| WHAT IS ASKED |
(1) In the live rock thread, shorten the paragraph beginning "So I've been doing some research on live rock" to a single sentence that keeps its main facts.
(2) Carry on the live rock thread from the point where it stops.

# Let's talk live rock



## Grey Legion (Mar 20, 2006)

So I've been doing some research on live rock, specifically what live rock I want to put in my tank. I am actually starting to sway in getting dry rock Pukani is the one I most like, not only for it's surface area, but also its light weight and ease of shaping to suit aquascaping.

Old BRS videos but suits my idea's ( don't panic I am not the ultimate BRS fan boy, but they make quality video's)









What are your thoughts and personal choices?


----------



## Cichlidrookie (Apr 6, 2014)

I would go with dry rock. I feel the advantages out weight live rock, too many pests, algea, bubble algea and who knows what else. 

The cost is also better. 

Whatever you decide just make sure you take your time aquascaping it, after all it is the main feature in your tank.


----------



## Grey Legion (Mar 20, 2006)

| SUPPLIED ENTRIES |
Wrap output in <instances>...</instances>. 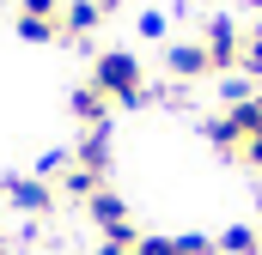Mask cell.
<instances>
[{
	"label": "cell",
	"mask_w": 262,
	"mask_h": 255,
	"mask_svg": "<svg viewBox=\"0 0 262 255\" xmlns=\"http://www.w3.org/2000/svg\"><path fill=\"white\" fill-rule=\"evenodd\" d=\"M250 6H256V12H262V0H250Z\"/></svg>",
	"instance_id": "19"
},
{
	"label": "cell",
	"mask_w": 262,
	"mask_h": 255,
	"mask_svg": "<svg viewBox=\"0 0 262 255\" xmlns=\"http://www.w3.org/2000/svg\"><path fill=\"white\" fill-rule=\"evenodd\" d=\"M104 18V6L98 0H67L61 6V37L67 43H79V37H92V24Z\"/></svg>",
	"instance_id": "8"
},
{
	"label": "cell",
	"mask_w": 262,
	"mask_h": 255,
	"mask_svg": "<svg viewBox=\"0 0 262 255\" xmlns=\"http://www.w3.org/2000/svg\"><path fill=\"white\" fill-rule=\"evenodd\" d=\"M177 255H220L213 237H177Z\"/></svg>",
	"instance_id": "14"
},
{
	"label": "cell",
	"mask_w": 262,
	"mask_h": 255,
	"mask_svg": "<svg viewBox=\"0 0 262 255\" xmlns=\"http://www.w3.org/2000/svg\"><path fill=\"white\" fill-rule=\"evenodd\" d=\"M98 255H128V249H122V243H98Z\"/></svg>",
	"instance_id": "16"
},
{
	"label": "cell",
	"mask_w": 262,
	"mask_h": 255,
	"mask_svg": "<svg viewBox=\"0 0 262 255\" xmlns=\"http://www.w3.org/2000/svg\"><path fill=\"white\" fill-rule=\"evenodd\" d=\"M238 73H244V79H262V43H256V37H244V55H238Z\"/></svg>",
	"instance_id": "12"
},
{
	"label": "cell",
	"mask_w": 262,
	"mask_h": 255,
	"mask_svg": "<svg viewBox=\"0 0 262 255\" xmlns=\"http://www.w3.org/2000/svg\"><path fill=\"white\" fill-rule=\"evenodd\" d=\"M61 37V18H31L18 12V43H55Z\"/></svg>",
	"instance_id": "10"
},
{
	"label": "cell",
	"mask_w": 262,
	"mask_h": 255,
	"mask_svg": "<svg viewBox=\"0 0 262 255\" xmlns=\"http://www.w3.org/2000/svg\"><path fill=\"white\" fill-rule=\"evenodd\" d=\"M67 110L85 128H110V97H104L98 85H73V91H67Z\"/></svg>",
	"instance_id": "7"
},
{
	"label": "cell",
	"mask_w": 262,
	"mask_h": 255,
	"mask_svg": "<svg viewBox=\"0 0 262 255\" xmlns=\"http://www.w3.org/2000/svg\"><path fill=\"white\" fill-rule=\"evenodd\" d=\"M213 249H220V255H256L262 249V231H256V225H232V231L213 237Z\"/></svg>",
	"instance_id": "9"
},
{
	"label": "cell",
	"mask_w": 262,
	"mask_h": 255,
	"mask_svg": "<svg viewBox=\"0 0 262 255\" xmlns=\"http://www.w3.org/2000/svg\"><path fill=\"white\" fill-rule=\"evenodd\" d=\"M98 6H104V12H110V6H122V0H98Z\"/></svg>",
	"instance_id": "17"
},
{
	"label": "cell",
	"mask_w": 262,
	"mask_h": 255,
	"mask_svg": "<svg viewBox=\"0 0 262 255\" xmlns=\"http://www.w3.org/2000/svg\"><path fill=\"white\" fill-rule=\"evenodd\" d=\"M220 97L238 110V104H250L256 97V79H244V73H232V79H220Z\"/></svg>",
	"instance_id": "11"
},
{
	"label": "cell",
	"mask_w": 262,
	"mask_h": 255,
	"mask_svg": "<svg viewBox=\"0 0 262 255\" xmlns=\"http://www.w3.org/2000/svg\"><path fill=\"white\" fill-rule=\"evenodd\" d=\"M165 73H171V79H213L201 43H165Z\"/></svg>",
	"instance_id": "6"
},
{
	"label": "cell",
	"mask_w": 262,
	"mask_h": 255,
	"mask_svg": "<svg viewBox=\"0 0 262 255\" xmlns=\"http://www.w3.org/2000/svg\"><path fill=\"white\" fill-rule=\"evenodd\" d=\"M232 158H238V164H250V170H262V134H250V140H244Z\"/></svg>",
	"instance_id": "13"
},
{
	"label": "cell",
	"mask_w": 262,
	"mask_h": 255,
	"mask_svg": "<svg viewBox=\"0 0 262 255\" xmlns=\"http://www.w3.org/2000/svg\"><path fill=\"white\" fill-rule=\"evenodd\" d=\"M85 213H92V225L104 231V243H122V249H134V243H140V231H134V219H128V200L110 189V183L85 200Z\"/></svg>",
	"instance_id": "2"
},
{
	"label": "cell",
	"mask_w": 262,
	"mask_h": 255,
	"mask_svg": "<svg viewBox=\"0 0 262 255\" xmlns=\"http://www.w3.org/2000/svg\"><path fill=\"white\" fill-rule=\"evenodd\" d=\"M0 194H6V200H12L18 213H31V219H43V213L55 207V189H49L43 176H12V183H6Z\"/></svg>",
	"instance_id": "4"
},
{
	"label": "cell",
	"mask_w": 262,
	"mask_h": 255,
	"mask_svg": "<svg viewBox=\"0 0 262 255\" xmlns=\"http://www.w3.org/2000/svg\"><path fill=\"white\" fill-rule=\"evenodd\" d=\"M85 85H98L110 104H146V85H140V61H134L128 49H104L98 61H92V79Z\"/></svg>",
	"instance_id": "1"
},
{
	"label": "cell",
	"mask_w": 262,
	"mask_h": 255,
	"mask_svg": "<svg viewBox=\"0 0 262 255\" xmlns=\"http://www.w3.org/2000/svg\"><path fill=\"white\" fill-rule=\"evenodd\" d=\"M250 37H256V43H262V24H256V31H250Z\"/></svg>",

| EXERCISE RESPONSES |
(1) After researching which live rock to put in the tank, the poster is leaning toward dry rock and most likes Pukani for its surface area, light weight, and ease of shaping for aquascaping.

(2)
Yep, this is the other reason I like dry rock, no need to rush it and I'll most likely cure it in the tank after I set it up the way I like.


----------



## altcharacter (Jan 10, 2011)

regardless of what you get, you're going to get pests. You can ask any reefer out there if they have had a pristine tank the whole time they've owned it.

Dry rock is definitely nice and has it's advantages over live rock. One of the main advantages is the cost for sure! On a good sale at the LFS's you can sometimes find Marco rock for $2 a pound or even cheaper. 

Live rock has it's benefits as well but you would have to take into consideration the idea of taking the rock out of the water when transporting. Once the rock comes out of the water the "Live" starts to die off. Once you put that rock into your tank it'll create a big cycle that you'll have to deal with.

My opinion would be to start with dry rock and seed the tank with another smaller rock from someone else's tank (not mine, too many problems with my tank)

This usually works out really well since the die off is very low on the small rock and you do get the benefits of live rock to seed the tank.

Again, I don't know anyone that hasn't had some type of pest in their tank at one time or another.


----------



## Grey Legion (Mar 20, 2006)

Agreed, good thinking.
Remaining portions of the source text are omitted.